They weren't going to see me because they thought I was too young, but my agent, Jason, fought for me to go in. Carmen Cuba, the casting director, agreed to meet with me, and we taped the interview. She asked me questions about my life, my dating history, things like that. We talked like girlfriends would; it was more friendly than a formal interview. I then got a call that I was to go in and audition for them, which I did. After we finished the scenes, Carmen excused the guy I was reading with and said, "this will never happen to you again for the rest of your career, but you booked the role before you came in."[26]

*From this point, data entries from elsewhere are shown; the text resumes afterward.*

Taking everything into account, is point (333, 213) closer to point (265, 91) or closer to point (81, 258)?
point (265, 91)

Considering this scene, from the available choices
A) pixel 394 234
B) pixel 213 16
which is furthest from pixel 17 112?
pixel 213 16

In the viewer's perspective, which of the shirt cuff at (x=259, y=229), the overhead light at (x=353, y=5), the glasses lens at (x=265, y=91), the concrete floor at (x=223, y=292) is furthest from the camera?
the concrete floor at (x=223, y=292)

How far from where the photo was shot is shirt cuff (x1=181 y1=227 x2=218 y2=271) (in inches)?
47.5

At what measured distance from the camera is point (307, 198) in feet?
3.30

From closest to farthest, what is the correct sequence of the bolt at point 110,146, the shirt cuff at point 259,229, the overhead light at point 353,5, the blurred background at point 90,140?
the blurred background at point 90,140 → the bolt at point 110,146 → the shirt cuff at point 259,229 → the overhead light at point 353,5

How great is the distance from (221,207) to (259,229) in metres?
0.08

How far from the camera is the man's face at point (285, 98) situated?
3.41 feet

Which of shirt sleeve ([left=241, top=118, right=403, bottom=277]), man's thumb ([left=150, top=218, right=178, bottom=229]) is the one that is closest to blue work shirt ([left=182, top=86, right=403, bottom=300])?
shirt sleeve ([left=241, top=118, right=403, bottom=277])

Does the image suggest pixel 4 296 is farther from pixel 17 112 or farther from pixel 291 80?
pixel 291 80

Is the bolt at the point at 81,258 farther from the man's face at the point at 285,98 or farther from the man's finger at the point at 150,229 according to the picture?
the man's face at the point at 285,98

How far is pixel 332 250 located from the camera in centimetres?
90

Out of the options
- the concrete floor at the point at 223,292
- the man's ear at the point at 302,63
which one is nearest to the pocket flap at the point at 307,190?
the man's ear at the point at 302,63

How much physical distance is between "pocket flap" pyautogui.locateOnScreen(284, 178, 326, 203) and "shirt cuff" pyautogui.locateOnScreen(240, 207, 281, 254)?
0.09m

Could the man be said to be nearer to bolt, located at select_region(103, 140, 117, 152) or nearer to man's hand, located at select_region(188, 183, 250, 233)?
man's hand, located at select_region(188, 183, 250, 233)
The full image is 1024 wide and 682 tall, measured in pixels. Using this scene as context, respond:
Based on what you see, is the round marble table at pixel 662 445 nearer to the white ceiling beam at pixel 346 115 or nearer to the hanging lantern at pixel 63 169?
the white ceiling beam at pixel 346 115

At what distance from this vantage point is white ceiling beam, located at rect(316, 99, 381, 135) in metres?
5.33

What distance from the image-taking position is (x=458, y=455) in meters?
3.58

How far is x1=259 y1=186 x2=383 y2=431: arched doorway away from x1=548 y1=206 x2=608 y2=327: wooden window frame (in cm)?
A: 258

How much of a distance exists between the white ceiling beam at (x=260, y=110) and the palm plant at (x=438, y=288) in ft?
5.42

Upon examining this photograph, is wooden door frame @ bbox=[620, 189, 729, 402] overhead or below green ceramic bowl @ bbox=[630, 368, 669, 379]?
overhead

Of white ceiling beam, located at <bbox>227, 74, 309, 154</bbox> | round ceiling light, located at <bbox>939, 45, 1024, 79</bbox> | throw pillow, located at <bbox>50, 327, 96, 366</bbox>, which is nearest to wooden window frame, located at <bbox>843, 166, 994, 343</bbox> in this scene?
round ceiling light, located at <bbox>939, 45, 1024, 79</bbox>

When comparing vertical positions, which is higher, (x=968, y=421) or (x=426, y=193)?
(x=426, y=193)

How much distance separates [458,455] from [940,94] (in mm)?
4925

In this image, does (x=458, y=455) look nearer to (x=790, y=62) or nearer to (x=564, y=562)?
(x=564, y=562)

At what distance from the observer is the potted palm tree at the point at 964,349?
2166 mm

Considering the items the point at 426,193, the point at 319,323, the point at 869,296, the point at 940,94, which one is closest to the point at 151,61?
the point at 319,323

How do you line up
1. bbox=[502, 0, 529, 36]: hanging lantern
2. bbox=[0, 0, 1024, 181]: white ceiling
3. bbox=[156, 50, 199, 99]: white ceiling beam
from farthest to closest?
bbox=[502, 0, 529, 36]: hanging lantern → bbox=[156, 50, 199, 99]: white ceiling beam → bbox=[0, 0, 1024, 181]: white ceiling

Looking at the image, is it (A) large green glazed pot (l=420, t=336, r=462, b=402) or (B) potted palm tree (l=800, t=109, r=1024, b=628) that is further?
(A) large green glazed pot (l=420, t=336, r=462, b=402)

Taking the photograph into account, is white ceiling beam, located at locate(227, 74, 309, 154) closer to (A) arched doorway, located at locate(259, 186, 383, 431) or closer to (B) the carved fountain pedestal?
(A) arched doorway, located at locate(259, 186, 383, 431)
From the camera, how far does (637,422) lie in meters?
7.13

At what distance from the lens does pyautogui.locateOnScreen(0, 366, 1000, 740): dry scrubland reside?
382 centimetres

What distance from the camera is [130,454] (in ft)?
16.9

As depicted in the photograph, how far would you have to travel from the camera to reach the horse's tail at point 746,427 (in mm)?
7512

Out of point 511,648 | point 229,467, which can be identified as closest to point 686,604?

The cast visited a strip club to see what this world was like and the dance routines and to get information on the backstage life.[15] To prepare for the role, McConaughey went in a Los Angeles strip mall to get used to regular waxing.[27] Matt Bomer had to put on about 15 pounds for his part.[28] Adam Rodriguez went through a cardio and weights training.[16]

Filming[edit]

Principal photography commenced in Playa del Rey, Los Angeles in September 2011[29] and concluded in Tampa by late October.[30] The scenes that took place in the fictional club Xquisite were filmed in Studio City, Los Angeles.[31] Locations in Florida included the Fort Desoto Bridge, the Dunedin coast, the Gulf of Mexico, Tampa, Ybor City, St. Petersburg, Tarpon Springs, and Tierra Verde.[16][32] Soderbergh chose to shoot the entirety of the film with a double straw camera filter, except the interior of the club.[16]

Music[edit]

Magic Mike: Original Motion Picture Soundtrack
Soundtrack album by Various artists
Released June 26, 2012
Length 36:18
Label WaterTower Music

The soundtrack was released on June 28, 2012, through WaterTower Music.[33][34] Other songs featured in the film include Cobra Starship's "#1Nite", Sean Paul's "Got 2 Luv U", and Ginuwine's "Pony".[35]

Track listing
No. Title Performer(s) Length
1. "Breakdown"   Alice Russell 3:45
2. "It's Raining Men"   Countré Black 1:57
3. "Bang Bang Boom"   The Unknown 1:58
4. "Gimme What You Got"   Black Daniel 3:13
5. "Just For Now"   Cloud Control 3:57
6. "Money"   Ringside 2:54
7. "Sassy Sexy Wiggle"   Joe Tex 4:02
8. "Mo Cash!"   Vegas Audio Ninjas 2:08
9. "Wash U Clean"   Beth Thornley 3:13
10. "Victim"   Win Win & Blaqstarr 3:37
11. "Ladies of Tampa"   Matthew McConaughey 1:14
12. "Feels Like the First Time"   Foreigner 4:20

Release[edit]

Warner Bros. Pictures acquired US distribution rights to the independently produced film on October 27, 2011. Magic Mike was first screened at the Los Angeles Film Festival as the closing film on June 24, 2012, and was widely released on June 29, 2012, in the United States.[36][37]

Marketing[edit]

The first full-length trailer for Magic Mike was released on iTunes on April 18, 2012 with a poster indicating the film's name.[38] The first poster featuring the cast was released on June 1, 2012, along with a new trailer.[39] A second poster followed on June 4, 2012, and a fourth trailer was released on June 13, 2012.[40][41] To promote the film, Channing Tatum, Matthew McConaughey, Joe Manganiello and Matt Bomer participated in a photo shoot for Entertainment Weekly that came out in the May 25, 2012, issue.[42] Tatum, McConaughey, and Manganiello attended the MTV Movie Awards where they presented the award for the best on-screen transformation. During the presentation, Manganiello arrived dressed as a fireman stripper.[43]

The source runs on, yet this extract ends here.